对于存在“增长俱乐部”现象的中国而言,各省的差异非常显著,投资和信贷之间的关系是否也会存在“阀值效应”?阀值在何种区域?是什么机制导致了由于阀值区分开来的省份分别呈现出不同的关系模式?
我们采用中国改革开放至今的省际数据进行分析发现,投资和信贷之间的确存在“阀值效应”,在较为发达的省份和较为落后的省份中,投资和信贷的关系模式显著存在差异,从技术上也可以找到阀值大致所在的区域。
那么是什么机制导致了这种格局?其背后的逻辑何在?
从理论上看,信贷可以被视为一组契约,一种权利的组合,这种契约除了实现资金从银行向借款人转移之外,还具有对借款人的治理功能,这种治理功能体现在对债权人利益的保护、对借款人的内在约束。由于融资双方的信息不对称、道德风险和沉淀成本,如果金融的治理功能没有发挥机制,则可能带来投资过度或者投资不足。将上述契约理论映射到宏观层面,信贷对投资产生的影响机制,不仅体现在资金和流动性提供层面,更体现在对投资的配置功能,即将资金资源配置给那些注重契约执行、保护债权人利益和对借款人行为进行内在约束的区域,这种配置功能以跨省份和跨区域的资金流动以及信贷配置对投资效率的影响等方面体现出来。
我们发现,在发达省份,企业更容易获取信贷支持;与此同时,通过数量分析的结果可以看出,各地区的发展水平、政府对经济的干预程度,以及本地区的开放度都显著地影响投资的水平。这表明各地区的政府治理模式内生地决定信贷与投资的作用机制。
信贷与投资的关联机制,与政府对信贷资源配置状态的干预分不开。我们选取市场化的存款派生贷款能力作为检验方式,发现市场化的存款派生贷款能力总体弱化,却与政府干预指标正相关。市场化指标和开放度指标有利于提升存款的利用能力,也就是说市场化程度和开放度的加深,促进了储蓄资源能够流向效率更高的领域。这从政策层面启示我们,减少政府干预、大力推进市场化进程会有助于提升金融的治理功能和配置资源功能。

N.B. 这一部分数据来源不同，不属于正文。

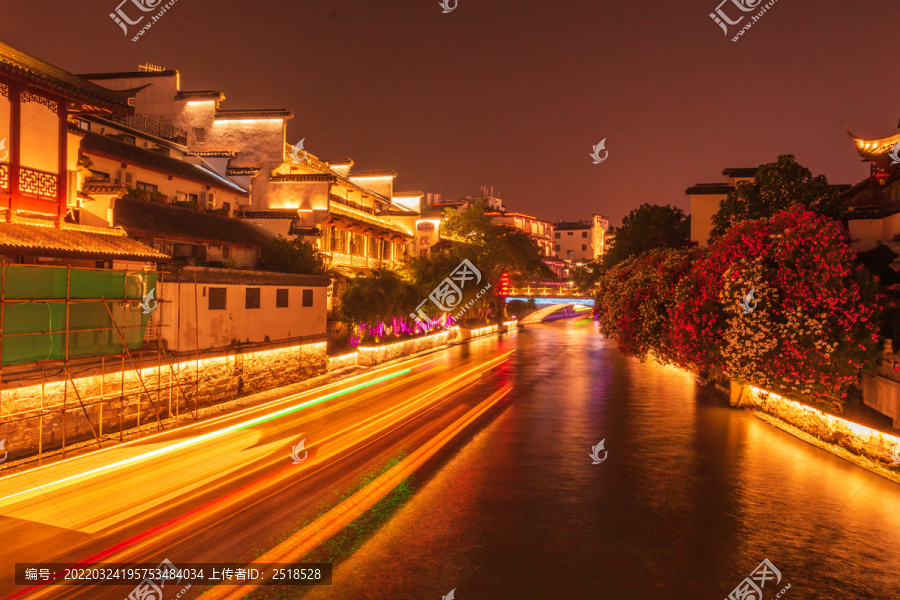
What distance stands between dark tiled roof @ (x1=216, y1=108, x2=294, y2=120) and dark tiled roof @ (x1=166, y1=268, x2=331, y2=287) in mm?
11756

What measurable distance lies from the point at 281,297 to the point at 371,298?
8.33 m

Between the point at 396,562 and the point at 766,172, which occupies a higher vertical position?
the point at 766,172

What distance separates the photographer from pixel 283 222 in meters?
31.6

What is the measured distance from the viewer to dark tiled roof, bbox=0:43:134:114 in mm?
14609

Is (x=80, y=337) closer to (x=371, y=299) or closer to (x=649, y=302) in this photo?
(x=649, y=302)

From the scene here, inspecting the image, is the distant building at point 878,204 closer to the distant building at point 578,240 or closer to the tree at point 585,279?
the tree at point 585,279

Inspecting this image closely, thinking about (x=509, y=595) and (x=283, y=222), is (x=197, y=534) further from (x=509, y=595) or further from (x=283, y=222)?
(x=283, y=222)

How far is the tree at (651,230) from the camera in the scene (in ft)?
149

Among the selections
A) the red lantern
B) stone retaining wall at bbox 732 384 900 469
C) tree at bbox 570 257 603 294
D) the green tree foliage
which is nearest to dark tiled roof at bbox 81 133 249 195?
the green tree foliage

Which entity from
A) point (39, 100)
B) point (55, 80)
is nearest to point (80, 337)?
point (39, 100)

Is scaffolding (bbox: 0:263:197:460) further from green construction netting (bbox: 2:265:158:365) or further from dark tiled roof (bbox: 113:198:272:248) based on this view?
dark tiled roof (bbox: 113:198:272:248)

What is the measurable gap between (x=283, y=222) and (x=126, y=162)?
9.54 meters

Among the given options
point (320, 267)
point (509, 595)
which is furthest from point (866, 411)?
point (320, 267)

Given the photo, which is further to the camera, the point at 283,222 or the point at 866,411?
the point at 283,222
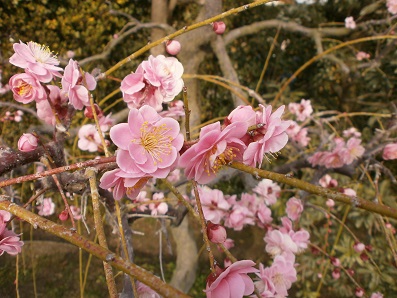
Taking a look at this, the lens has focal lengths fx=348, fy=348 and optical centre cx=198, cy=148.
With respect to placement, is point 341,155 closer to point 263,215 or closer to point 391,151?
point 391,151

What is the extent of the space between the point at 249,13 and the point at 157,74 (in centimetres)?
302

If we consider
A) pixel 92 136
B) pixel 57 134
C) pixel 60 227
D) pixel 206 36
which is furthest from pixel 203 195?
pixel 206 36

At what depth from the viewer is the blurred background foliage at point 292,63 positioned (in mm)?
2508

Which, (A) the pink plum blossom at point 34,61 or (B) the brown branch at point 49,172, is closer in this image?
(B) the brown branch at point 49,172

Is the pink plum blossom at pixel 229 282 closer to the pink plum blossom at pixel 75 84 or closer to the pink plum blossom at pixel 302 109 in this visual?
the pink plum blossom at pixel 75 84

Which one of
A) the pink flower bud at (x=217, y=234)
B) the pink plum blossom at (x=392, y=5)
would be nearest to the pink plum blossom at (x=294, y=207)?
the pink flower bud at (x=217, y=234)

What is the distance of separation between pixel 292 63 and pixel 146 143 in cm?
324

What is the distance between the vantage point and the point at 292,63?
136 inches

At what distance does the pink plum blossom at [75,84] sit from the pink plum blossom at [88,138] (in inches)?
22.3

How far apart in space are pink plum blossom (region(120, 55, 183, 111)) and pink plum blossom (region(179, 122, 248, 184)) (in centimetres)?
21

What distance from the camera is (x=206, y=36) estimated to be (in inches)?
83.0

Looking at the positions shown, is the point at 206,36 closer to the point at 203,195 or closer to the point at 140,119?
the point at 203,195

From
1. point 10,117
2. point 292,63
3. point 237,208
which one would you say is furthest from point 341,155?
point 292,63

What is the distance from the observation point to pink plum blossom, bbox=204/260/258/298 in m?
0.43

而地方政府干预又与地方政府所掌握的财政资金资源相关,地方政府控制的财权越大,自我拥有的资金资源越多,对信贷配置的干预就愈轻;在地方政府用来支持经济发展的手段中,财政投入和信贷干预性的配置呈现出相互替代的特征。
伴随着企业改革进程的加快,相关投融资体制的改革步伐仍然呈现滞后的状态。事实上,金融约束、内部资金与企业投资之间存在一定的辩证关系。对于企业而言,内部资金是企业开展自主投资的“重要保障”,一旦突破了内部资金的上限,企业内部资金所能够支撑的投资即达到最大值;我们又进一步发现,信贷约束和投资之间的关系呈现非线性的关系模式,即“U”形变化关系。因此,对于信贷和投资关系的分析思路,应该跳出线性的分析范式,应该关注投资和信贷变量的“门槛效应”,适当根据发展阶段调节关键变量,从而塑造出信贷和投资关系呈现良性互动的模式。